EL SUSTITUTO

por El Responsable

El portero de fin de semana fue muchas veces el sustituto de verano.

Le gustaba especialmente aquella portería, cerca del Parque de Berlín. Echaba muchas horas, pero también cobraba más al final de mes. El titular tenía un reproductor de CD y el portero austrohúngaro aprovechaba para traerse su colección de música, con la que acompañar las lecturas o la limpieza del portal.

Los vecinos solían apreciar el ser recibidos por Bach o Mozart al volver a sus hogares, así como ser despedidos por Prokofiev o Mahler al lanzarse a la calle a pelear con el mundo.

Había un vecino que disfrutaba especialmente con las manías musicales del sustituto. Había sido un alto cargo de una importantísima institución musical del estado. Sentía predilección por Albéniz; le regaló al sustituto un disco del compositor cuya grabación él mismo se había encargado de producir. Pero aquella responsabilidad había dejado de ejercerla muchos años antes. En aquel momento, básicamente, su principal ocupación era beber. Beber y escuchar música, suponía el sustituto. Siempre que pasaba por el portal, hacía un simpático gesto como de atender a la pieza que sonaba, antes de hacer algún comentario o intentar averiguar cuál era. Y se volvía a ir, siguiendo a veces el ritmo de la música con el movimiento de una mano.

Casi siempre que se dirigía hacia su casa ya de noche, el clin-clin de varias botellas recién compradas y cargadas en una bolsa de plástico se dejaba oír entre las líneas melódicas de la música enlatada.

Al día siguiente, el hombre volvía a pasar, en dirección al contenedor de vidrio, con la misma bolsa de plástico llena de botellas para reciclar. Sonreía, su rostro componía otra vez un gesto de escucha tras las gafas de sol, y se despedía con un amable gesto de la mano.

La noche del 6 de septiembre de 2006 sonaba en el portal el cuarto concierto para piano y orquesta de Beethoven. Ya quedaba poco para que el sustituto terminase su jornada laboral. El hombre entró en el portal, con su habitual cargamento tintineante; parte del cual había decidido traerlo directamente en sangre, así que se acercó hasta el cubículo del sustituto especialmente dicharachero.

-¡Ah, qué formidable! -dijo, mientras se quedaba de pie en la puerta, escuchando- ¿Quién dirige?
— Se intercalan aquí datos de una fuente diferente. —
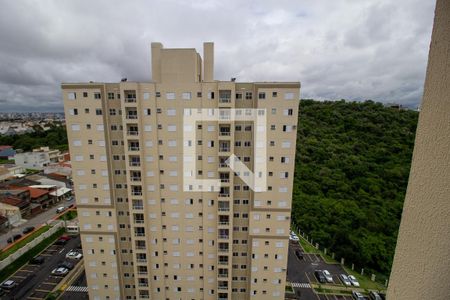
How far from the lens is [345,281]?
3192 centimetres

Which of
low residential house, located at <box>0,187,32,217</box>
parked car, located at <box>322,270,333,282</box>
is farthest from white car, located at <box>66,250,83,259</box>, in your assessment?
parked car, located at <box>322,270,333,282</box>

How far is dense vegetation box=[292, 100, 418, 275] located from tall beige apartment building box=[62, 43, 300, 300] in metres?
21.9

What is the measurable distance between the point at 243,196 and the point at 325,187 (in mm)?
35225

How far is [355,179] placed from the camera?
166 ft

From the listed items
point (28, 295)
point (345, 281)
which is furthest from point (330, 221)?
point (28, 295)

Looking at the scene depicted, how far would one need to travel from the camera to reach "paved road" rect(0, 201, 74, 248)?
1511 inches

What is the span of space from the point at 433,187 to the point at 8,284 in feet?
145

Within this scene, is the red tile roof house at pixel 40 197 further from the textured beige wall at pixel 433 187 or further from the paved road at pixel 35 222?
the textured beige wall at pixel 433 187

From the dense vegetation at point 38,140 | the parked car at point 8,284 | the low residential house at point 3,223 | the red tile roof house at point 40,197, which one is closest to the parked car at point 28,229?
the low residential house at point 3,223

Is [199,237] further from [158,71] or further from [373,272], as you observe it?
[373,272]

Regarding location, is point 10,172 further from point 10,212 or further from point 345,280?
point 345,280

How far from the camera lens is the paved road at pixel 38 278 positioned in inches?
1106

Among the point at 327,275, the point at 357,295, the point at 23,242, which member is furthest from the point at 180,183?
the point at 23,242

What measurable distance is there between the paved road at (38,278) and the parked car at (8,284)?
0.48m
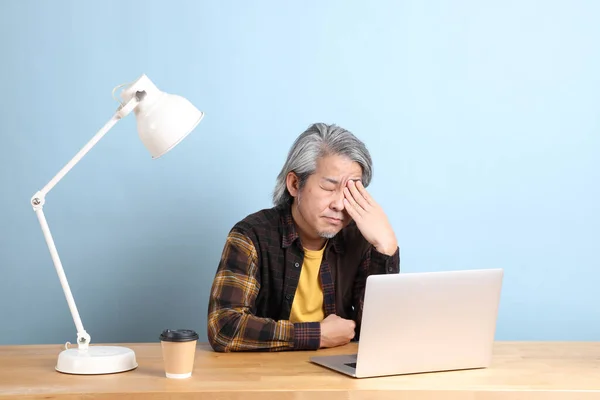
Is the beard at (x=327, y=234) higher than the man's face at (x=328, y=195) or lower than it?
lower

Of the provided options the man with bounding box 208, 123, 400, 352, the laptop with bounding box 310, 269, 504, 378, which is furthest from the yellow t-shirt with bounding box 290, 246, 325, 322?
the laptop with bounding box 310, 269, 504, 378

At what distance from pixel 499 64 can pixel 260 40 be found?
34.2 inches

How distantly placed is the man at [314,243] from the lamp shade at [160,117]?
0.55m

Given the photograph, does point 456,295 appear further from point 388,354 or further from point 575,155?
point 575,155

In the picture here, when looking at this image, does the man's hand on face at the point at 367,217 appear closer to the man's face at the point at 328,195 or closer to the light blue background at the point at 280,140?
the man's face at the point at 328,195

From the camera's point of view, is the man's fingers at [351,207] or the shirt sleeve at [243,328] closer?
the shirt sleeve at [243,328]

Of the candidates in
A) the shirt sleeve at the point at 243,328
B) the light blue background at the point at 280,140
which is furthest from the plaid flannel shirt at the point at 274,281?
the light blue background at the point at 280,140

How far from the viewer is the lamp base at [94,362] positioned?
1697 mm

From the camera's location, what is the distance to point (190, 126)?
5.58 feet

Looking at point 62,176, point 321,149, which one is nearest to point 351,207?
point 321,149

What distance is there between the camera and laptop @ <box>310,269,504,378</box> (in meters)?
1.67

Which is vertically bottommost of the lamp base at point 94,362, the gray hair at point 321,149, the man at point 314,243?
the lamp base at point 94,362

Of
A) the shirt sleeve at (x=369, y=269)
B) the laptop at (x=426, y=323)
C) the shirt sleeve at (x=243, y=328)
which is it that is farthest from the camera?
the shirt sleeve at (x=369, y=269)

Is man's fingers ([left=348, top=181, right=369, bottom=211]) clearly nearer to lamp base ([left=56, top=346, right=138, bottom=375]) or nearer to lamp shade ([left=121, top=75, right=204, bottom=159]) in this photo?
lamp shade ([left=121, top=75, right=204, bottom=159])
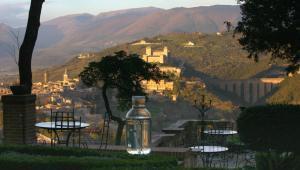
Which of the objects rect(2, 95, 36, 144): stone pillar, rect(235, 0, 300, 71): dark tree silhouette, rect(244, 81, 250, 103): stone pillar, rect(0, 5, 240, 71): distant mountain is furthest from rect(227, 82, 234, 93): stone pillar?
rect(0, 5, 240, 71): distant mountain

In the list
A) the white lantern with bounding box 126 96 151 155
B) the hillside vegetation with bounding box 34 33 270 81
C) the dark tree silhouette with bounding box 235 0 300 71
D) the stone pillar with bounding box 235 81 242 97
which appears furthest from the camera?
the hillside vegetation with bounding box 34 33 270 81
-Abbado -respondió el sustituto.

-Maravilloso… -otra pausa para seguir escuchando- ¿Quién está al piano, la Argerich?

-No, Pollini.

-Ah, qué hijo de puta Pollini, qué manera de tocar… -se extasió el hombre; se acercaba el final del primer movimiento- Beethoven… Qué genial hijo de la gran puta, Beethoven. Mirá lo que hace en el principio del segundo movimiento, con esas pocas notas, pero tan terribles… Cómo te explica la tragedia de la vida y la insignificancia del hombre… Escuchá al pobre piano, aterrorizado, casi obligado al silencio por la orquesta…

El hombre siguió hablando durante los siguientes minutos, explicando cada nota, interpretando cada sonido, hablando de la difícil búsqueda de la felicidad, de los breves instantes de belleza que la vida ofrece; y así como se va apagando el segundo movimiento, el hombre se fue callando, cada nueva palabra cada vez más distante de la anterior, hasta dejar de hablar definitivamente para escuchar las últimas notas sutiles y abandonarse en sus propias melancolías.

El sustituto, con los ojos enrojecidos, contemplaba la escena abrumado por la honesta pasión de aquel santo bebedor.

El hombre regresó de sus trasteros emocionales y sonrió al sustituto. El sustituto le devolvió la sonrisa y le vio partir, cargando nuevamente con el peso de la repleta bolsa de plástico, tambaleándose ligeramente hasta el ascensor del fondo.

Siempre que el portero austrohúngaro vuelve a escuchar ese movimiento, regresa aquel hombre amable; y el clin-clin de sus botellas.